═════ SUPPLIED TEXT

Shortly after the program was implemented, the effects of COVID-19 and social distancing requirements made it difficult to provide face-to-face services, but the team continues to develop unique methods to provide art therapy to isolated inmates. 

“I have seen people come alive with the creative process. They are given a safe space for self-expression and met, often for the first time, without judgment. I have seen inmates who had given up on themselves uncover a new passion and desire for personal transformation.” 

— Casey Barlow

Gussak serves as project coordinator and art therapists Casey Barlow and Evie Soape — both FSU graduates — were hired by the FSU Department of Art Education to provide services to young offenders in three men’s prisons and one women’s prison. 

Barlow serves the male and female inmates in Lowell and Marion Correctional Institutions near Ocala, Florida. Soape provides art therapy to the youthful offenders housed in Suwannee and Columbia Correctional Institutions in and near Lake City, Florida.  

There are currently programs in place within the prison system that provide inmates with the opportunity to further pursue their education and earn a GED. However, inmates face many obstacles, such as intellectual challenges and behavioral and emotional difficulties. Many also suffer from traumatic brain injuries and mental illness, which hinder learning capabilities. 

“People who are incarcerated often have extensive histories of trauma,” Barlow said. “I, wish to create a positive impact to spread a message that everyone is deserving of compassion and empathy, and that no one should be defined by their greatest mistakes, which are usually summations of a lifetime of traumatic experiences.” 

Through research, art therapy has been found to be especially beneficial with prison populations as it builds upon the inmates’ natural tendency to create. It is effective in addressing various mental illnesses and increasing an individual’s ability to regulate control and facilitate anger management. It has also been found to be helpful in promoting problem-solving, socialization and identity formation. In addition, art therapy aids in mitigating neurological struggles due to brain injury, substance abuse and intellectual challenges. 

Soape’s plan is to bring art therapy to the prison population as a catalyst for exploring these concepts and to empower individuals impacted by incarceration to make the invisible visible through creative expression.

══════════

> **STUDY QUESTIONS**:
1. In the text about art therapy in Florida prisons, which correctional institutions does Casey Barlow serve?
2. Resume the text about art therapy in Florida prisons, starting after its last sentence.

═════ DATASET EXTRACT

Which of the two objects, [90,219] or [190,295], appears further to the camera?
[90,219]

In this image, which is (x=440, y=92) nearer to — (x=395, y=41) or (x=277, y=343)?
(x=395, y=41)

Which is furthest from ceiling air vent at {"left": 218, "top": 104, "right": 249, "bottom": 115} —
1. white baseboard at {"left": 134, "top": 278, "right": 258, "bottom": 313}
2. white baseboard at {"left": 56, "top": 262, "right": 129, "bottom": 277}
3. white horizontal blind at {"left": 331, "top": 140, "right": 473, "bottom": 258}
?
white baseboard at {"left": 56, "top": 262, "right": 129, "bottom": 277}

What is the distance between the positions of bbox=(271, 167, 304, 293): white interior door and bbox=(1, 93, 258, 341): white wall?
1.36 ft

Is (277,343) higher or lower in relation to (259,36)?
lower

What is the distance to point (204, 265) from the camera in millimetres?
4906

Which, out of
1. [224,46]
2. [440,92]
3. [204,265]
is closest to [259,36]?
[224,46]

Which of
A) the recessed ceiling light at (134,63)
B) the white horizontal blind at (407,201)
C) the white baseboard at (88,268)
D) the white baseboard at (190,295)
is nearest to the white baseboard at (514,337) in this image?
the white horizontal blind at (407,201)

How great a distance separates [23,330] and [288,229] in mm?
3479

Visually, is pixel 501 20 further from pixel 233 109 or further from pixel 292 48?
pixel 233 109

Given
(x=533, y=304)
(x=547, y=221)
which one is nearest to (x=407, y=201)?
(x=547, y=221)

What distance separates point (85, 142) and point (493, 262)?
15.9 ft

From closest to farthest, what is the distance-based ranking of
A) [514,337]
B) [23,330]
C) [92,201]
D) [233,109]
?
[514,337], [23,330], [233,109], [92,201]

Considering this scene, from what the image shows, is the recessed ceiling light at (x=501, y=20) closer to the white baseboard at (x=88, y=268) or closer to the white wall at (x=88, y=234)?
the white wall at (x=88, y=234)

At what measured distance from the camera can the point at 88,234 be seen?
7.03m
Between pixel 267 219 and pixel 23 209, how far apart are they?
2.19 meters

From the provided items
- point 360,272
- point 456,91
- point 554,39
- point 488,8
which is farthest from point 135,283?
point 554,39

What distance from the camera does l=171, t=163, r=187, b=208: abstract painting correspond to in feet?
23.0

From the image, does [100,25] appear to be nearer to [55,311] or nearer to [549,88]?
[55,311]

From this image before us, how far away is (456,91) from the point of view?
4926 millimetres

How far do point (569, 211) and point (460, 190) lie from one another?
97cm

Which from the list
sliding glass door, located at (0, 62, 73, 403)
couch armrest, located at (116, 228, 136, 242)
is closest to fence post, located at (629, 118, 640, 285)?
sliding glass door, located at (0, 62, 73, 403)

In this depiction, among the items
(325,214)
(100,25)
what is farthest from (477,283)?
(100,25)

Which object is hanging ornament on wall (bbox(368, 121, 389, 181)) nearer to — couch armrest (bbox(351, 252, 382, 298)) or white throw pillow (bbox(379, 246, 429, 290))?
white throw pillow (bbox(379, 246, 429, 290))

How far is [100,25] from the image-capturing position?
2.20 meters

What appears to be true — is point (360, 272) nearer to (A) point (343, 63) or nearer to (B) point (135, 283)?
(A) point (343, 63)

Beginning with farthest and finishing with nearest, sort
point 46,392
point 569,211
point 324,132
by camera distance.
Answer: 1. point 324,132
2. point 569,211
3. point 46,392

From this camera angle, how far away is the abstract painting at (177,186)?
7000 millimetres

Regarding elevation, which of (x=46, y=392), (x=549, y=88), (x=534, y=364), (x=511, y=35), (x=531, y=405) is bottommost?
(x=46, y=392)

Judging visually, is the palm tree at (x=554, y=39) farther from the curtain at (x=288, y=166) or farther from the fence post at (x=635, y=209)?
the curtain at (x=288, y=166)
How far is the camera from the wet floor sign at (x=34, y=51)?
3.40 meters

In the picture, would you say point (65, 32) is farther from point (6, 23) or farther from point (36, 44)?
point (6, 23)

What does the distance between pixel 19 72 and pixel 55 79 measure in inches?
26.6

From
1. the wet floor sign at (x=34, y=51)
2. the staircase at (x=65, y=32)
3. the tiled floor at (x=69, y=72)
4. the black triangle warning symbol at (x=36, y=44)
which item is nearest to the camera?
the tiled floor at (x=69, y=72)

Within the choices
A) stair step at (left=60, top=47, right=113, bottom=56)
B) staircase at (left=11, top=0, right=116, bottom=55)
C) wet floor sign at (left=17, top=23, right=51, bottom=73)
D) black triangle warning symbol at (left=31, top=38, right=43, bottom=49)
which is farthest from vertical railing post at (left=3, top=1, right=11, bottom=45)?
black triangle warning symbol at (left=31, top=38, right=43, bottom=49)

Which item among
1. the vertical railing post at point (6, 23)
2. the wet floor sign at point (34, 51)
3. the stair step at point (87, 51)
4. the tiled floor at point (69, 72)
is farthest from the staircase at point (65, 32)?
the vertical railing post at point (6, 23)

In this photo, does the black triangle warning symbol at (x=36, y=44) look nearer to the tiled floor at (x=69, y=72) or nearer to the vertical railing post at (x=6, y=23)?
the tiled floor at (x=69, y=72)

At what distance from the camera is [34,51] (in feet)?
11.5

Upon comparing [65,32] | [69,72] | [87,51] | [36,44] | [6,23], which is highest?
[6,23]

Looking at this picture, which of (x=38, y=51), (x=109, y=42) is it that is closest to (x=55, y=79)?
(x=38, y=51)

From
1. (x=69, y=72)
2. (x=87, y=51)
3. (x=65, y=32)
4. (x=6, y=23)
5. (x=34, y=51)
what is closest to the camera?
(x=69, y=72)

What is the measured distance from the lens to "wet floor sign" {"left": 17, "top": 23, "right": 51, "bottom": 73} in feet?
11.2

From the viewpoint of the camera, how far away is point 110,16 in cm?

══════════

> **TASK-BY-TASK ANSWERS**:
1. Lowell and Marion Correctional Institutions near Ocala, Florida.

2.
“In my experience, the process of art making encourages self-exploration and discovery, improves problem-solving and decision-making skills and increases self-efficacy and self-esteem,” Soape said. “My hope is that the Art Therapy in Prisons Program will provide these and many more benefits to this population and give a voice to those unseen and unheard due to incarceration.” 

The new program provides weekly individual and group art therapy services, while Gussak, Soape and Barlow conduct ongoing research to determine the program’s effectiveness in meeting the intended outcomes.  

Now, despite COVID-19, the team has been successful in maintaining indirect contact with inmates while offering support through art therapyIn addition, they are considering alternative ways of using technology to provide these services while adhering to the limitations inherent within the correctional system.   

“We’ve been able to adapt and expand our therapeutic focus to address additional stress, anxiety, fear and confusion those incarcerated are facing during these uncertain times,” Gussak said. 

Art therapy provides the client with the extraordinary opportunity to view their artwork, which is an externalized extension of their inner self. With the therapist’s support, this interaction encourages the client to honestly explore themselves and reflect on his or her process of creating. 

“Over the past few years that I have been working in corrections, I have seen people come alive with the creative process,” Barlow said. “They are given a safe space for self-expression and met, often for the first time, without judgment. I have seen inmates who had given up on themselves uncover a new passion and desire for personal transformation.” 

The team is hoping to grow the program and add more art therapists in prisons throughout the state in the coming years.